### 理解度の確認
a. 休薬に関する抜粋のうち、「バセドウ病が軽快中の患者に対する休薬の条件について,具体的に。 (滋賀県 Y)」から「行っているほど寛解率は高い。」までを一字一句そのまま書き写してください。
b. 休薬に関する抜粋では、最少投与量で一定期間甲状腺機能が正常に保たれていれば休薬を試みる方法が、現在最も実際的だとされています。そうされる理由を1～3文で説明してください。
c. 休薬に関する抜粋によると、抗甲状腺薬治療を行ってきた期間の長さと寛解率にはどのような関係がありますか。

### ページ抜粋
バセドウ病が軽快中の患者に対する休薬の条件について,具体的に。 (滋賀県 Y)

【A】

バセドウ病を抗甲状腺薬で治療してきて,TSHも含め甲状腺機能が完全に正常化している場合,抗甲状腺薬治療を打ち切ってもよいかどうかは,日常臨床でよく遭遇する悩みである。バセドウ病が寛解しているかどうかを判定するには,バセドウ病の活動性を正確に評価することが必要であるが,いまだ満足できる評価方法はない。したがって,現在最も実際的な方法は,「最少投与量で一定期間,TSH値も含めて甲状腺機能が正常に保たれていれば,患者とよく相談の上,休薬を試みる」ことである。無論,抗甲状腺薬治療を長く行っているほど寛解率は高い。

### 分析用データ
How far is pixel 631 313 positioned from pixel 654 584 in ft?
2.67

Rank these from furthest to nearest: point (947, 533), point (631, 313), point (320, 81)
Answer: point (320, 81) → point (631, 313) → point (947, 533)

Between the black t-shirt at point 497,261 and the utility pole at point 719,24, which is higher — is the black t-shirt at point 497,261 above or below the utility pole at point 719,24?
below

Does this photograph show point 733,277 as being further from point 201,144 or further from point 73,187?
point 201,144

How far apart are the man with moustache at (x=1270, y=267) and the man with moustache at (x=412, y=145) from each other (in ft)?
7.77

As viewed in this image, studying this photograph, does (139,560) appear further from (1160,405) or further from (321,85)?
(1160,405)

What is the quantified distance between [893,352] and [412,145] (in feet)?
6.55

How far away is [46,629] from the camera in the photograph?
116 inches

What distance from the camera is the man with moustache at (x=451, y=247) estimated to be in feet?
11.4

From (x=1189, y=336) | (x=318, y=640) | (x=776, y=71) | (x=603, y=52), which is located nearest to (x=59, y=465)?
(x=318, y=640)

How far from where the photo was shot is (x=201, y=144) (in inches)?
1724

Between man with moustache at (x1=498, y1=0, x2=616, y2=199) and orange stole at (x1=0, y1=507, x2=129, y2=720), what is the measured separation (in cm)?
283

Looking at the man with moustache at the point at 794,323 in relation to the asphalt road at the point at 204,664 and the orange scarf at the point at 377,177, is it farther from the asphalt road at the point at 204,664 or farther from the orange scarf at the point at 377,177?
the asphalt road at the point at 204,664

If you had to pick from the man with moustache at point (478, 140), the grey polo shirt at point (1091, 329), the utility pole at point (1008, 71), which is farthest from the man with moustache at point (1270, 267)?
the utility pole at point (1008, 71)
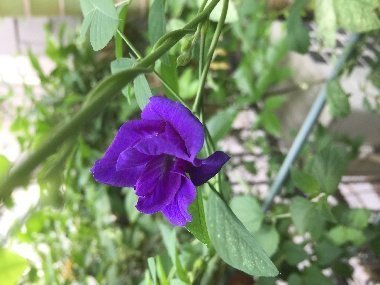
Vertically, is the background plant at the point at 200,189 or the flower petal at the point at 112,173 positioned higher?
the flower petal at the point at 112,173

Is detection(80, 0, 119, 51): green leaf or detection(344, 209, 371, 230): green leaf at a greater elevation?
detection(80, 0, 119, 51): green leaf

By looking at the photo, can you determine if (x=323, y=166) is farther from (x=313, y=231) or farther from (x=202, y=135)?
(x=202, y=135)

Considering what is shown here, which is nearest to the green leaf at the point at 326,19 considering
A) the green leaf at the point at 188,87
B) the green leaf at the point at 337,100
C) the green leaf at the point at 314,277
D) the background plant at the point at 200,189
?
the background plant at the point at 200,189

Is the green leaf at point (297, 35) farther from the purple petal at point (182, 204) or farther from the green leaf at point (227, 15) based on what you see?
the purple petal at point (182, 204)

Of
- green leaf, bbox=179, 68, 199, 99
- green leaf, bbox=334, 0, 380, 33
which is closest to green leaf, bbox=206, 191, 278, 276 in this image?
green leaf, bbox=334, 0, 380, 33

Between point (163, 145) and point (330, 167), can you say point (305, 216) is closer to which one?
point (330, 167)

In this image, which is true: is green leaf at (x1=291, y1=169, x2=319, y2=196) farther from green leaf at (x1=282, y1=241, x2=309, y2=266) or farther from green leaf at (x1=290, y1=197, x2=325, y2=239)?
green leaf at (x1=282, y1=241, x2=309, y2=266)
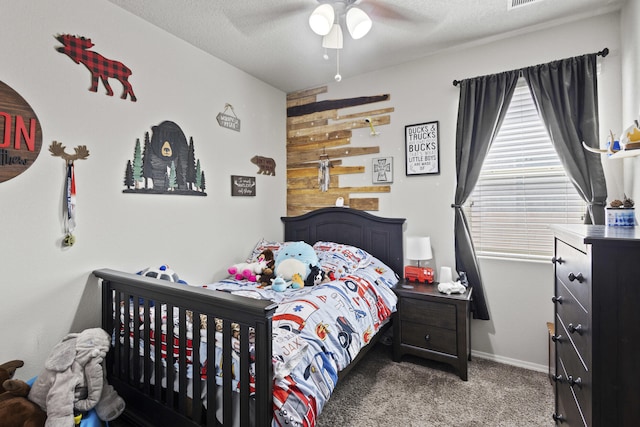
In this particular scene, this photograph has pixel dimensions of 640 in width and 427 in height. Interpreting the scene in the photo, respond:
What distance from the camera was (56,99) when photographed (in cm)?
178

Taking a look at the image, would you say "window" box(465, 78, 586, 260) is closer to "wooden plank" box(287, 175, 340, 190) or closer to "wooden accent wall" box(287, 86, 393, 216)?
"wooden accent wall" box(287, 86, 393, 216)

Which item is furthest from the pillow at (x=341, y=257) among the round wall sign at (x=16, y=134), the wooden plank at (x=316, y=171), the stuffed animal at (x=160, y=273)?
the round wall sign at (x=16, y=134)

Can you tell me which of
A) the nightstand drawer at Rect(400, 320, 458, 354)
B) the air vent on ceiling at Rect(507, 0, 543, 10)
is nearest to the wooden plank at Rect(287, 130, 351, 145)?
the air vent on ceiling at Rect(507, 0, 543, 10)

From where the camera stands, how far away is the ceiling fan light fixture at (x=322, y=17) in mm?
1807

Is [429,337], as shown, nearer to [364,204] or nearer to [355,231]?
[355,231]

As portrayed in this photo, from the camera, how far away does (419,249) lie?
2.65 meters

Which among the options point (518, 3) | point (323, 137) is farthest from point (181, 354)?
point (518, 3)

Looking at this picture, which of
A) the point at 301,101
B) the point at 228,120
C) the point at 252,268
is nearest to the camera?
the point at 252,268

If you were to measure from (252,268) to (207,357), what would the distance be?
1.33 metres

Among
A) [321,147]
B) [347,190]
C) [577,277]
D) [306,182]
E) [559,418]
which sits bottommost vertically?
[559,418]

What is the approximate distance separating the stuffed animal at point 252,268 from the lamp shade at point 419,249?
1216 mm

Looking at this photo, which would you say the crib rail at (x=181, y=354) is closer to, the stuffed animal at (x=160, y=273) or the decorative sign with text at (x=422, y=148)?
the stuffed animal at (x=160, y=273)

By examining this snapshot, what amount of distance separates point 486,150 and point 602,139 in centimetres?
71

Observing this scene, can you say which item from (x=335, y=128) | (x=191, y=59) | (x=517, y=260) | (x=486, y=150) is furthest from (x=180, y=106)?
(x=517, y=260)
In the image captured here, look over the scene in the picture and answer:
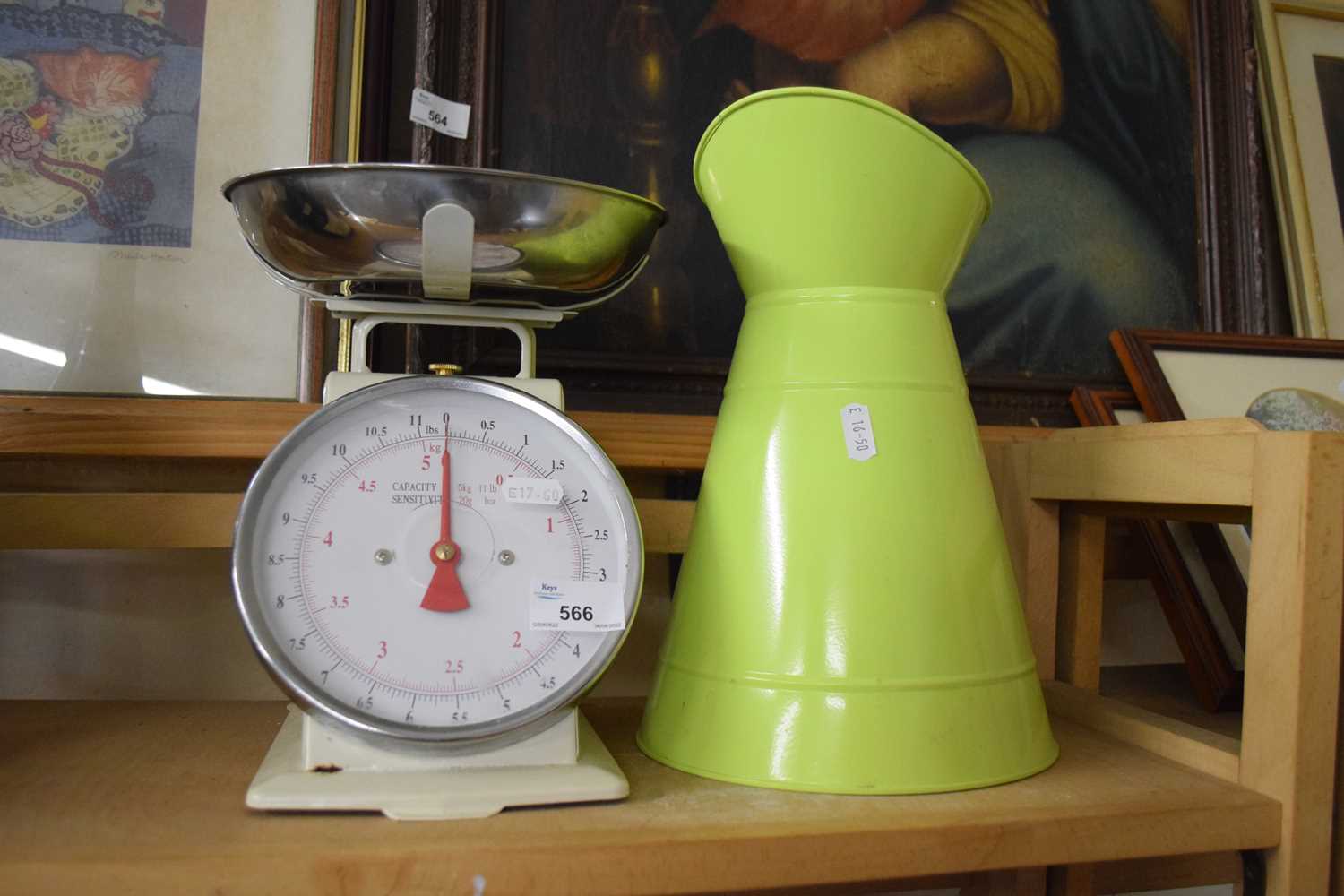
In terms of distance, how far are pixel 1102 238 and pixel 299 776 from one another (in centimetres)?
103

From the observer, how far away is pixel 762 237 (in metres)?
0.76

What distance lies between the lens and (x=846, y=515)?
0.71 metres

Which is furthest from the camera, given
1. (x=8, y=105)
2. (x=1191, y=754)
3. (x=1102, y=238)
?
(x=1102, y=238)

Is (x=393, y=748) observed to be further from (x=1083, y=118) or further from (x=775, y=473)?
(x=1083, y=118)

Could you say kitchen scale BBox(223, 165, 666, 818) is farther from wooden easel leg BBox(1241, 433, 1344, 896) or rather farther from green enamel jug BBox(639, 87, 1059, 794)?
wooden easel leg BBox(1241, 433, 1344, 896)

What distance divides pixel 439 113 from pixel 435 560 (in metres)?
0.54

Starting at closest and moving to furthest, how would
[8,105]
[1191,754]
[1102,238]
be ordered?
1. [1191,754]
2. [8,105]
3. [1102,238]

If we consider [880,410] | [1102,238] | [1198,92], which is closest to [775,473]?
[880,410]

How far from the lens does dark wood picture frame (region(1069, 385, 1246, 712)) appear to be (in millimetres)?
1004

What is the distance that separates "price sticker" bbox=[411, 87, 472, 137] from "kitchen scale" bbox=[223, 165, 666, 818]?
35 centimetres

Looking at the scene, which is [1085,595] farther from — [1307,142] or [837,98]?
[1307,142]

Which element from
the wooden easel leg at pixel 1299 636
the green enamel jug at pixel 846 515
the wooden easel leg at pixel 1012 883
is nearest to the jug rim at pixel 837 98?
the green enamel jug at pixel 846 515

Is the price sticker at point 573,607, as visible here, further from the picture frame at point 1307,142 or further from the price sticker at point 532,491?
the picture frame at point 1307,142

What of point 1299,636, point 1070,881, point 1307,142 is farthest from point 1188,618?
point 1307,142
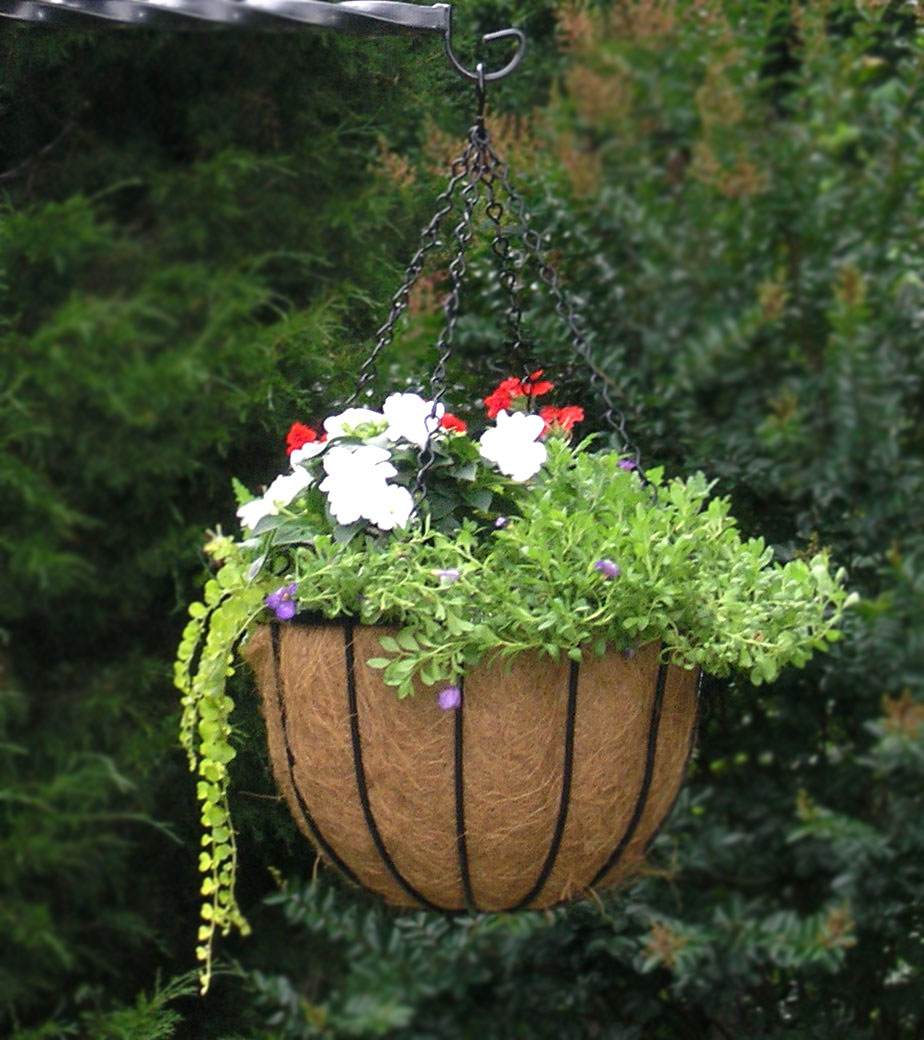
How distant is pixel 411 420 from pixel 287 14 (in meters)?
0.33

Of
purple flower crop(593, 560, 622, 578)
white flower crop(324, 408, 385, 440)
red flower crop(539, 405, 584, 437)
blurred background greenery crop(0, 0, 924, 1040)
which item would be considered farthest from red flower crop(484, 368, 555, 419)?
blurred background greenery crop(0, 0, 924, 1040)

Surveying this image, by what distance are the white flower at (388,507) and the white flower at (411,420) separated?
0.06m

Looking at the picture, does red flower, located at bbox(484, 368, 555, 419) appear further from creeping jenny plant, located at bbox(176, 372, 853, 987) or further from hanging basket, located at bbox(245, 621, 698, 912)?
hanging basket, located at bbox(245, 621, 698, 912)

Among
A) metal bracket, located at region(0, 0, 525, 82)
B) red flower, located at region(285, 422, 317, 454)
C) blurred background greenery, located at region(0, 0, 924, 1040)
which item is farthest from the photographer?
blurred background greenery, located at region(0, 0, 924, 1040)

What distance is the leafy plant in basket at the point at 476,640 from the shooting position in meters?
0.99

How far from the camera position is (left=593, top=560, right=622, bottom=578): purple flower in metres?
0.98

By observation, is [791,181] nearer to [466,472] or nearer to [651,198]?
[651,198]

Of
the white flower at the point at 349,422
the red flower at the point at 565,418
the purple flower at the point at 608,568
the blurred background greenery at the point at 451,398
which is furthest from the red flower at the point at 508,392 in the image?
the blurred background greenery at the point at 451,398

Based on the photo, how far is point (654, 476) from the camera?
1098 millimetres

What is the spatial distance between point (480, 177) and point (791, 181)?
72cm

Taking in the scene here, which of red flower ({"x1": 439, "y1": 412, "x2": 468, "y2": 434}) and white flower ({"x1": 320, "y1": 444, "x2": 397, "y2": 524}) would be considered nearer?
white flower ({"x1": 320, "y1": 444, "x2": 397, "y2": 524})

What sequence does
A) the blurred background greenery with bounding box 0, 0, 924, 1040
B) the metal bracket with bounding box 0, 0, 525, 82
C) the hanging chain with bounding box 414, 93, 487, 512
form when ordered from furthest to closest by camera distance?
the blurred background greenery with bounding box 0, 0, 924, 1040, the hanging chain with bounding box 414, 93, 487, 512, the metal bracket with bounding box 0, 0, 525, 82

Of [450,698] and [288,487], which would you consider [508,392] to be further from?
[450,698]

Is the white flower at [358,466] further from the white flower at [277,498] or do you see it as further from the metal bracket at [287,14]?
the metal bracket at [287,14]
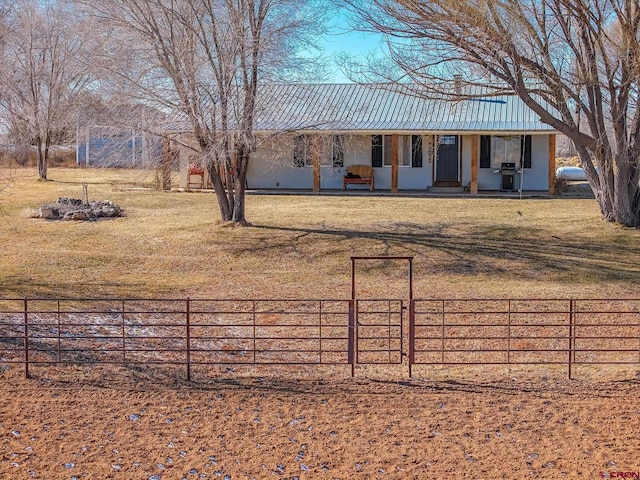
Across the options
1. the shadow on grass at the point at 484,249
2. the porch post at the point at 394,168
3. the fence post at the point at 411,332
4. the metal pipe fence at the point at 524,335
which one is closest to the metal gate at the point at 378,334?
the fence post at the point at 411,332

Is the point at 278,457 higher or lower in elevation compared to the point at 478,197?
lower

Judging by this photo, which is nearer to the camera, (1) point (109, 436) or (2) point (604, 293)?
(1) point (109, 436)

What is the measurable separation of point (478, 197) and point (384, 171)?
3737mm

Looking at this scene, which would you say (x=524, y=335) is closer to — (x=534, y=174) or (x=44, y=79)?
(x=534, y=174)

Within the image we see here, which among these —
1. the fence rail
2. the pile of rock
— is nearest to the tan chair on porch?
the pile of rock

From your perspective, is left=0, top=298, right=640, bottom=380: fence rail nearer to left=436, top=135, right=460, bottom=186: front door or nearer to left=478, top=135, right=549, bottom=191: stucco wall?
left=478, top=135, right=549, bottom=191: stucco wall

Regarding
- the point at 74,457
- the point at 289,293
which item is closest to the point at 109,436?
the point at 74,457

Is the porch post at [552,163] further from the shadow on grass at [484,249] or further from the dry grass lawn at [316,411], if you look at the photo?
the dry grass lawn at [316,411]

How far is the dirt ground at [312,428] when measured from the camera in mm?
6555

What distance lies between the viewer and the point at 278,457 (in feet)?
22.2

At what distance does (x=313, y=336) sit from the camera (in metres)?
11.0

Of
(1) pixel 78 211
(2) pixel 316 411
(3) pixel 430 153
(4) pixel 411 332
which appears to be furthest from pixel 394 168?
(2) pixel 316 411

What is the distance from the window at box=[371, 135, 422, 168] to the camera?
29.5 m

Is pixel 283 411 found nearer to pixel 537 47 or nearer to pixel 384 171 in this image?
pixel 537 47
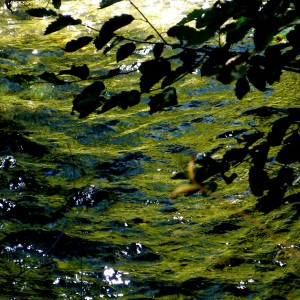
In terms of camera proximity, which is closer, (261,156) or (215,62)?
(215,62)

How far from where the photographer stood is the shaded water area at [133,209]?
9.61 feet

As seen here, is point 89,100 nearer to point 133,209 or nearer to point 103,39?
point 103,39

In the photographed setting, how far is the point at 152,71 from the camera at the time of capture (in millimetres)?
1741

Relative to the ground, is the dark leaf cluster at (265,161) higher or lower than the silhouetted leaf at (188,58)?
lower

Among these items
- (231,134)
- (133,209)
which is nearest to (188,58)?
(133,209)

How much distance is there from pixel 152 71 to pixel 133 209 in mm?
1986

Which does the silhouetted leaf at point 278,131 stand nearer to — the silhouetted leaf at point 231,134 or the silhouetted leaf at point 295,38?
the silhouetted leaf at point 295,38

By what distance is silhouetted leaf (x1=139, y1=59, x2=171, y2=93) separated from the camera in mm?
1738

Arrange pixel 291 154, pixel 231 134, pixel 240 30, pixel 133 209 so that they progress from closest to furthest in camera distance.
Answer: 1. pixel 240 30
2. pixel 291 154
3. pixel 133 209
4. pixel 231 134

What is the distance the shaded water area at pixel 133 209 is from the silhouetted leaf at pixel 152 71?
134cm

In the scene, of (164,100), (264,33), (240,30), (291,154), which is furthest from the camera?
(291,154)

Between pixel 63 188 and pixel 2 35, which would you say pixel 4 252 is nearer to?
pixel 63 188

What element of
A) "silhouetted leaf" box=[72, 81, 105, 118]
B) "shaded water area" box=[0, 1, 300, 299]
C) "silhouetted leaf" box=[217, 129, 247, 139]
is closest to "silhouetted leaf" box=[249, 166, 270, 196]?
"silhouetted leaf" box=[72, 81, 105, 118]

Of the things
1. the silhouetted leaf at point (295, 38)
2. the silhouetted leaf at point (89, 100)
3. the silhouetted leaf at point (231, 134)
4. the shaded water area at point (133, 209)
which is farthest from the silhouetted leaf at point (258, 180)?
the silhouetted leaf at point (231, 134)
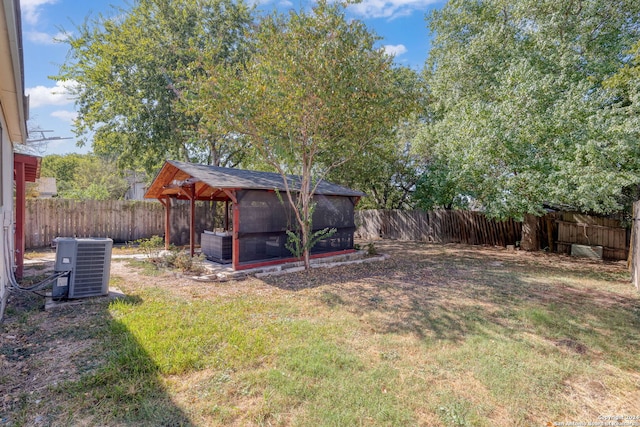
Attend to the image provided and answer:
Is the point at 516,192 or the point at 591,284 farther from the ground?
the point at 516,192

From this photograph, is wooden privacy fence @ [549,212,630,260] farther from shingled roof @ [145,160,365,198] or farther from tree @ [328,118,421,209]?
shingled roof @ [145,160,365,198]

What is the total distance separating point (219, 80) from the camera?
251 inches

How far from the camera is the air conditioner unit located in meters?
4.46

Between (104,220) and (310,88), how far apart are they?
31.4ft

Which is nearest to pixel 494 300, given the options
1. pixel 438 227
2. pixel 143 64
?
pixel 438 227

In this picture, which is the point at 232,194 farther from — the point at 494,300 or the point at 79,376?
the point at 494,300

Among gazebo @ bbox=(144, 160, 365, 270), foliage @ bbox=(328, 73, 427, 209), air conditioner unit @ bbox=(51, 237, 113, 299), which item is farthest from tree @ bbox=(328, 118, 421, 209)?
air conditioner unit @ bbox=(51, 237, 113, 299)

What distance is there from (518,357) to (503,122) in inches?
303

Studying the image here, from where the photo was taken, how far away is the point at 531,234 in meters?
11.4

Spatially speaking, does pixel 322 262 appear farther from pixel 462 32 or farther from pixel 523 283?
pixel 462 32

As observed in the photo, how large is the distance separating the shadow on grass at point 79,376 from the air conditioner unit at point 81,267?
56 cm

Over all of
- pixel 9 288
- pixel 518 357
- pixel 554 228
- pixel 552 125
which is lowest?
pixel 518 357

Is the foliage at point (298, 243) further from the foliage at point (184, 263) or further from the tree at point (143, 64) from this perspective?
the tree at point (143, 64)

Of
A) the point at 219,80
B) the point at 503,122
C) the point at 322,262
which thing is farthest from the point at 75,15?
the point at 503,122
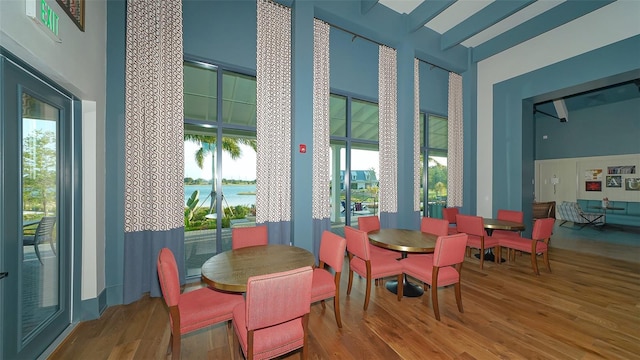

### 各設問の解答
a.
バセドウ病が軽快中の患者に対する休薬の条件について,具体的に。 (滋賀県 Y)

【A】

バセドウ病を抗甲状腺薬で治療してきて,TSHも含め甲状腺機能が完全に正常化している場合,抗甲状腺薬治療を打ち切ってもよいかどうかは,日常臨床でよく遭遇する悩みである。バセドウ病が寛解しているかどうかを判定するには,バセドウ病の活動性を正確に評価することが必要であるが,いまだ満足できる評価方法はない。したがって,現在最も実際的な方法は,「最少投与量で一定期間,TSH値も含めて甲状腺機能が正常に保たれていれば,患者とよく相談の上,休薬を試みる」ことである。無論,抗甲状腺薬治療を長く行っているほど寛解率は高い。

b. 寛解しているかどうかを判定するにはバセドウ病の活動性を正確に評価する必要があります。しかし、いまだ満足できる評価方法がないからです。

c. 抗甲状腺薬治療を長く行っているほど、寛解率は高くなります。